Call it a lesson learned, because these days no defender – tall, short, lanky or strong – seems capable of containing the 7-3 big man.
Indeed, there have been few players in the NBA who have gotten off to better starts when it comes to scoring the ball.
He came into Tuesday’s game against the Celtics averaging 32.0 points in his first two games, and became the first New York Knick to score 30 or more points in back-to-back games to start the season since Patrick Ewing in the 1993-1994 season.
“Now, I’m more prepared for it,” Porzingis said. “I know it’s coming. Every team is going to try and play physical defense against me. I just have to make sure I’m ready for that contact.”
He has done just that, displaying an ability to score both from the perimeter and around the basket regardless of what type of defender teams throw his way.

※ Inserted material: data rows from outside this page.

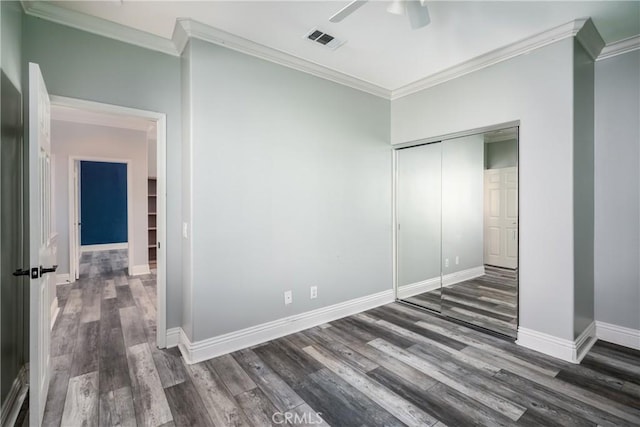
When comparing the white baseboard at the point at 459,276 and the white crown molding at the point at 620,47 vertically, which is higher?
the white crown molding at the point at 620,47

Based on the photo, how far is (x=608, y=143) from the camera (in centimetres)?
281

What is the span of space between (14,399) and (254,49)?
3073mm

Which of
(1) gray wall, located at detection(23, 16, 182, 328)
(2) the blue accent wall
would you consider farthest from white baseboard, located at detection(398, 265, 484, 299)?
(2) the blue accent wall

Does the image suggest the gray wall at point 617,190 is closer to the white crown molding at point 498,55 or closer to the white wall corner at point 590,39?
the white wall corner at point 590,39

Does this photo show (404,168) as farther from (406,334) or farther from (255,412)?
(255,412)

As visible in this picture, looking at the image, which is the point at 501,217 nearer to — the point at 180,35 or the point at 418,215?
the point at 418,215

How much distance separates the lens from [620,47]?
2703mm

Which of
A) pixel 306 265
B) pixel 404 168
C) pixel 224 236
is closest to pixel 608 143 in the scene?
pixel 404 168

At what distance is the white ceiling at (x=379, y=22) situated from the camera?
2.23 meters

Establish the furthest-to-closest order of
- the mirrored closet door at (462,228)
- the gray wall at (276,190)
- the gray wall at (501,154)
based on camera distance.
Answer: the mirrored closet door at (462,228)
the gray wall at (501,154)
the gray wall at (276,190)

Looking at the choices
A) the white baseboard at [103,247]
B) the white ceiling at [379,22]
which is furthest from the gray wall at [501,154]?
the white baseboard at [103,247]

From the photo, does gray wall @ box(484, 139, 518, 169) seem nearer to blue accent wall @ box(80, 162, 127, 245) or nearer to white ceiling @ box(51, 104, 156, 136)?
white ceiling @ box(51, 104, 156, 136)

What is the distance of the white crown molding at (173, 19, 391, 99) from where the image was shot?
245cm

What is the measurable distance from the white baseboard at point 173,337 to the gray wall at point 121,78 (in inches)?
2.0
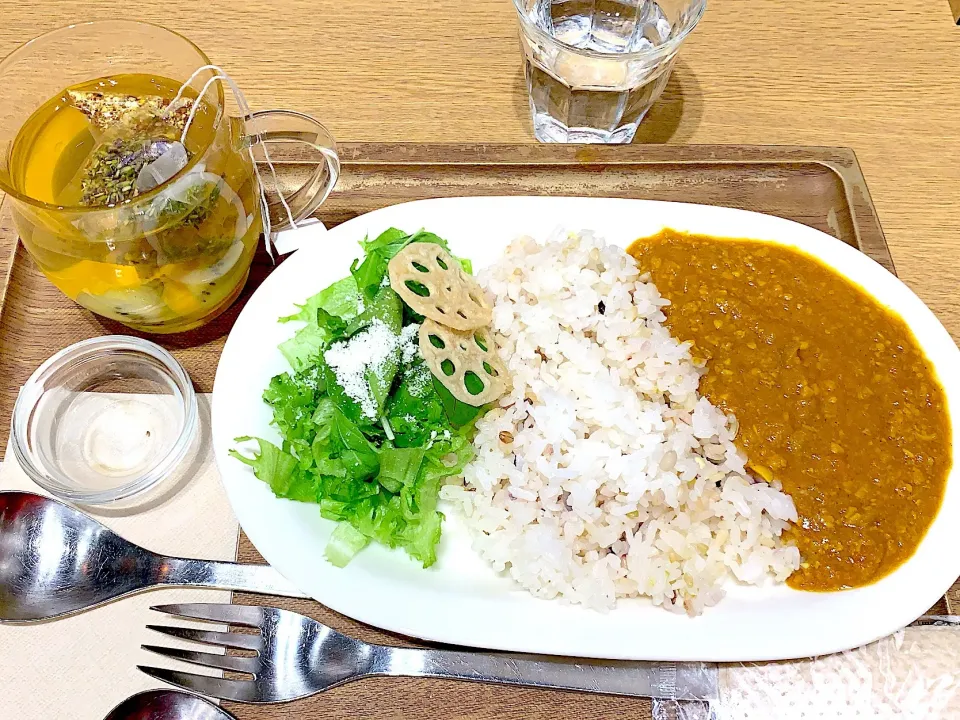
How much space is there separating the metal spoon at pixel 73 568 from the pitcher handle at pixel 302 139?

“He’s really tough to guard,” said Celtics head coach Brad Stevens. “He’s really, he’s super-skilled and obviously super long. It’s hard to put a guard on him. Guards oftentimes don’t affect him, affect the rhythm of his shot. He just shoots it over them. Bigs oftentimes can’t keep up with him. His ability to put it on the floor, his ability to stretch them out. His ability to cut and do unique cuts. How many guys can cut off a lob and jump over people, and also come off a stagger screen and shoot it from 3? He’s a pretty special talent.”
Which made the rumors of the Knicks potentially open to trading him all the more perplexing this summer.
Porzingis was well aware of the trade speculation surrounding him, as well as what was being said about another big-name talent, Kyrie Irving.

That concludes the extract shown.